Revisão de Bruce Todo-Poderoso

Houve um tempo em que Jim Carrey era Deus. Em Hollywood, pelo menos. Então a novidade passou, seus filmes pioraram e ele escapou de sua nuvem.





Bem, isso é simples. Na verdade, Carrey conscientemente se afastou de seus filmes 'anteriores e engraçados', interrompendo as palhaçadas para que ele pudesse esticar suas habilidades de atuação. O fato é que Man On The Moon e The Majestic estragaram todos os negócios (e não conseguiram dar a Jim sua cobiçada indicação ao Oscar), então é hora de Carrey restabelecer suas credenciais de bilheteria.

Entra o diretor Tom Shadyac, o homem que iniciou a ascensão celestial de Carrey com Ace Ventura: Pet Detective e o colocou de volta no curso com Liar Liar depois que The Cable Guy apagou as estrelas. Adicione um roteiro feito sob medida para os pontos fortes cômicos de Carrey - ei, vamos fazer Jim God por uma semana! Isso vai deixá-lo fora da coleira! - e você tem o mais próximo que Hollywood já chegou de A Sure Thing.
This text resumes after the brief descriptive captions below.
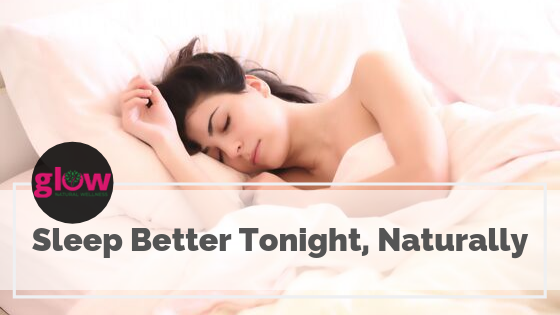Sleep Better Tonight, Naturally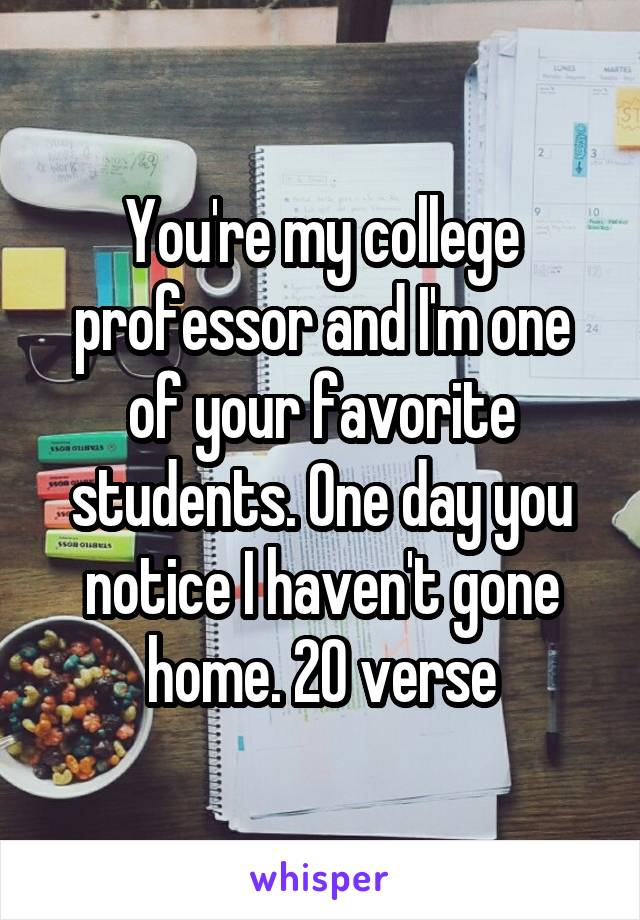 You're my college professor and I'm one of your favorite students. One day you notice I haven't gone home. 20 verse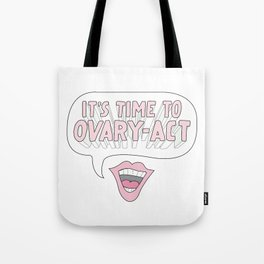 It's Time to Ovary-Act Tote Bag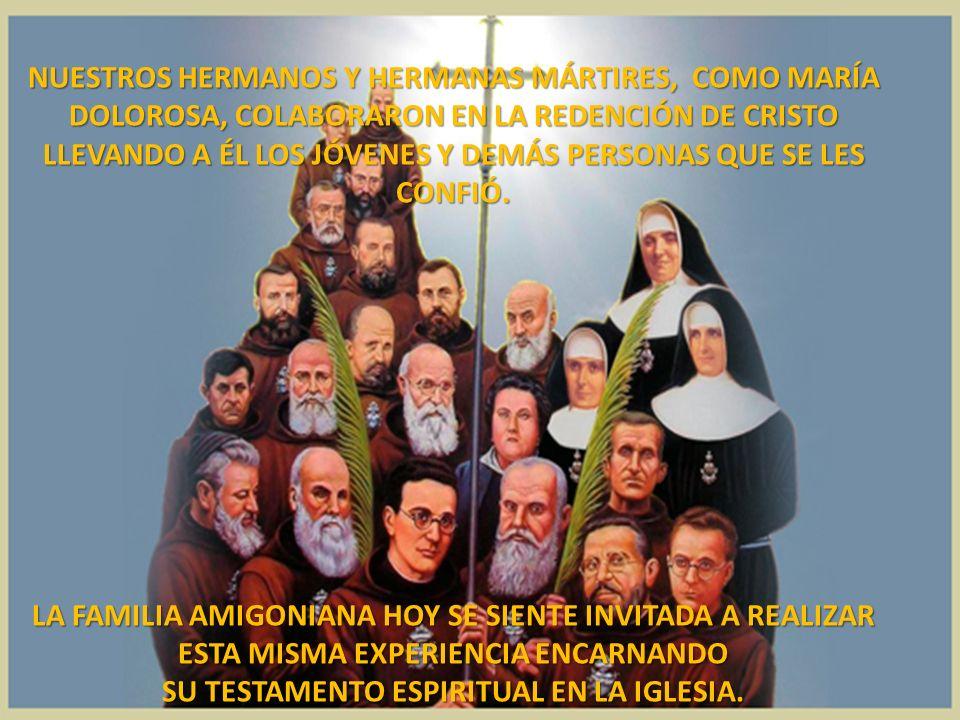 NUESTROS HERMANOS Y HERMANAS MÁRTIRES, COMO MARÍA DOLOROSA, COLABORARON EN LA REDENCIÓN DE CRISTO LLEVANDO A ÉL LOS JÓVENES Y DEMÁS PERSONAS QUE SE LE
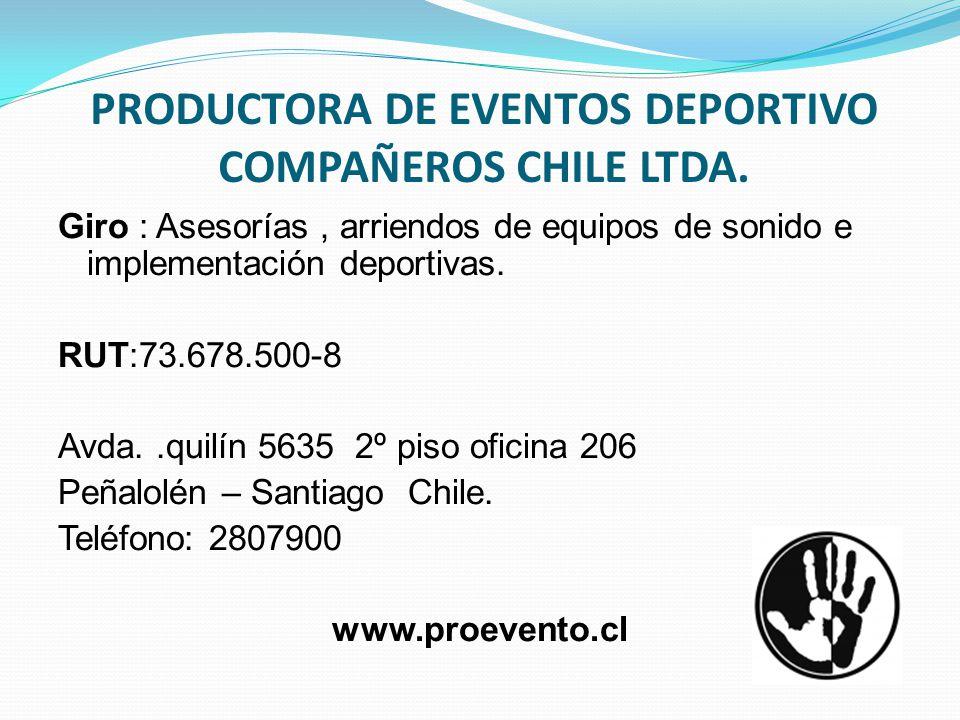 PRODUCTORA DE EVENTOS DEPORTIVO COMPAÑEROS CHILE LTDA.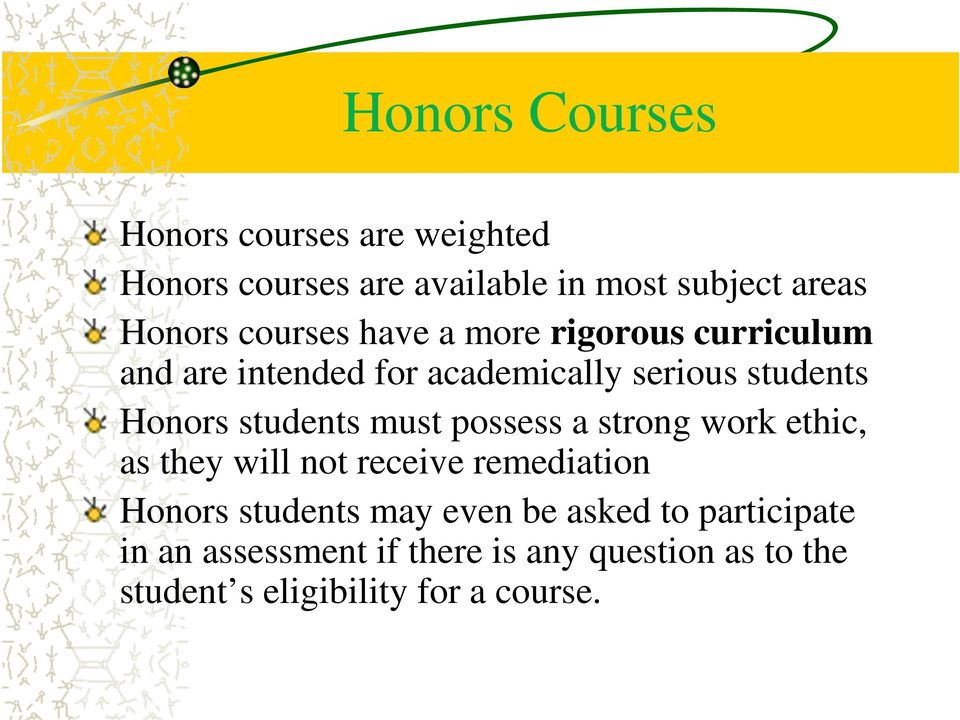 students must possess a strong work ethic, as they will not receive remediation Honors students may
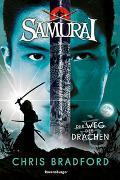 Cover-Bild zu Chris Bradford: Samurai, Band 3: Der Weg des Drachen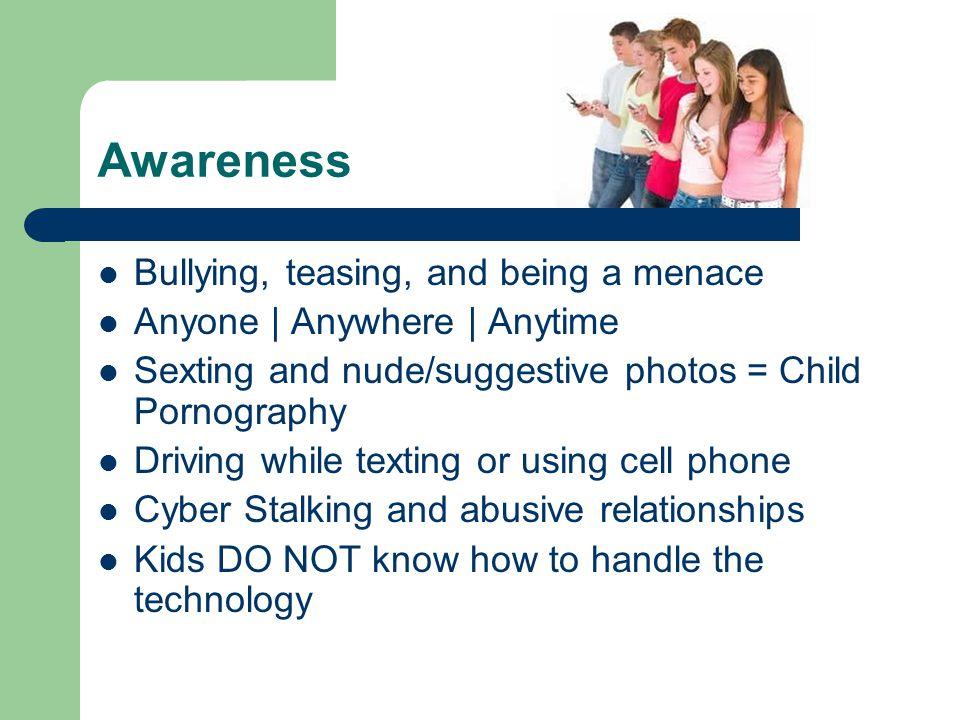 Awareness Bullying, teasing, and being a menace Anyone | Anywhere | Anytime Sexting and nude/suggestive photos = Child Pornography Driving while texting or using cell phone Cyber Stalking and abusive relationships Kids DO NOT know how to handle the technology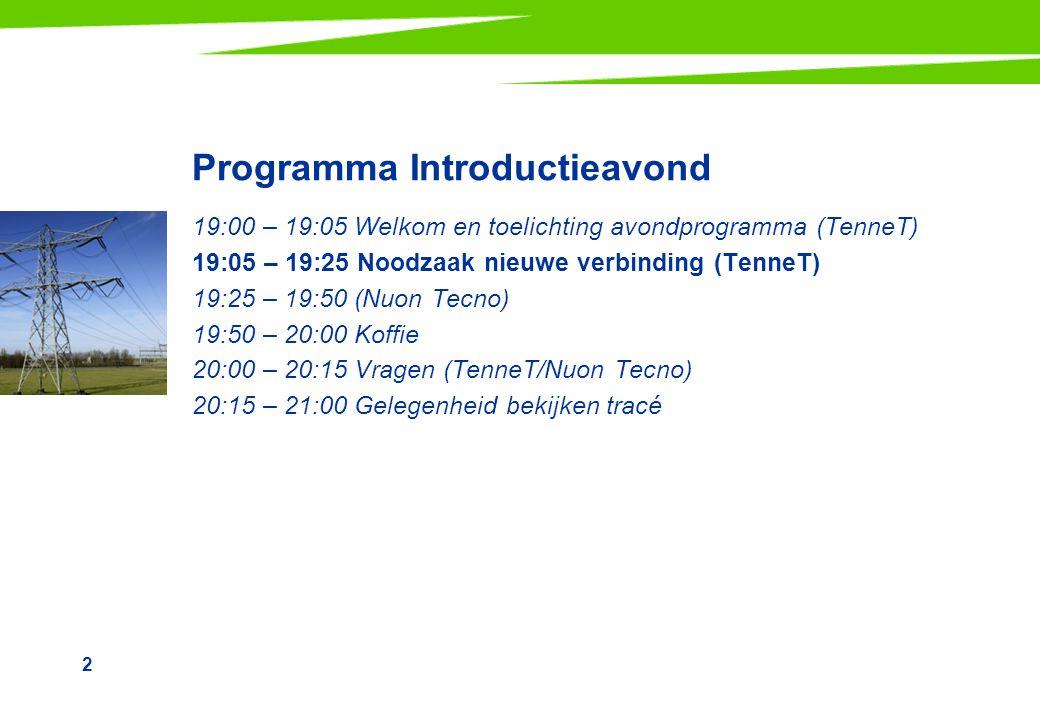 2 Programma Introductieavond 19:00 – 19:05 Welkom en toelichting avondprogramma (TenneT) 19:05 – 19:25 Noodzaak nieuwe verbinding (TenneT) 19:25 – 19:50 (Nuon Tecno) 19:50 – 20:00 Koffie 20:00 – 20:15 Vragen (TenneT/Nuon Tecno) 20:15 – 21:00 Gelegenheid bekijken tracé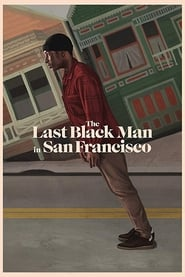旧金山的最后一个黑人.The Last Black Man in San Francisco.2019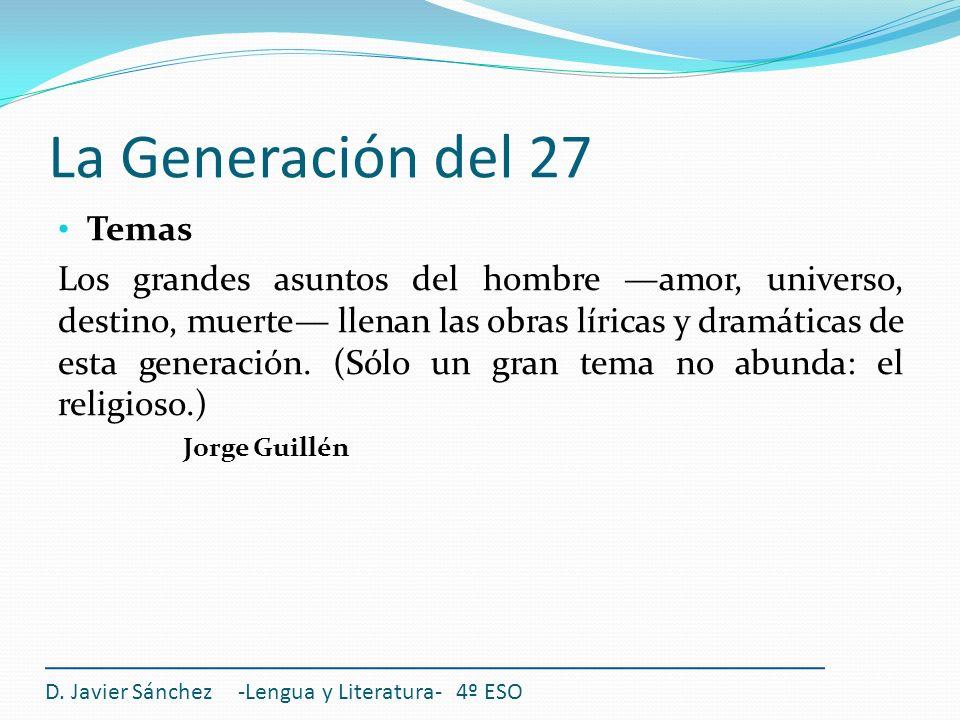La Generación del 27 Temas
O repórter de TV local Bruce Nolan (Carrey) está convencido de que o grandalhão do céu está contra ele. Bruce é o alvo das piadas do escritório, ele nunca tem uma pausa e agora, quando ele está tendo sua primeira chance de ir ao ar, ele descobre que o arquirrival Evan Baxter (Steve Carell) o superou para o trabalho de âncora de notícias. . É hora do colapso, Bruce lançando um discurso blasfemo para as câmeras - e prontamente sendo demitido. Se ao menos Deus lhe desse uma mão amiga, apenas um pequeno sinal, para ajudá-lo a acertar sua vida... Ou, alternativamente, aparecer na forma calma de Morgan Freeman. E apareça com uma oferta, nada menos: você assume por um tempo; vamos ver se você pode fazer um trabalho melhor.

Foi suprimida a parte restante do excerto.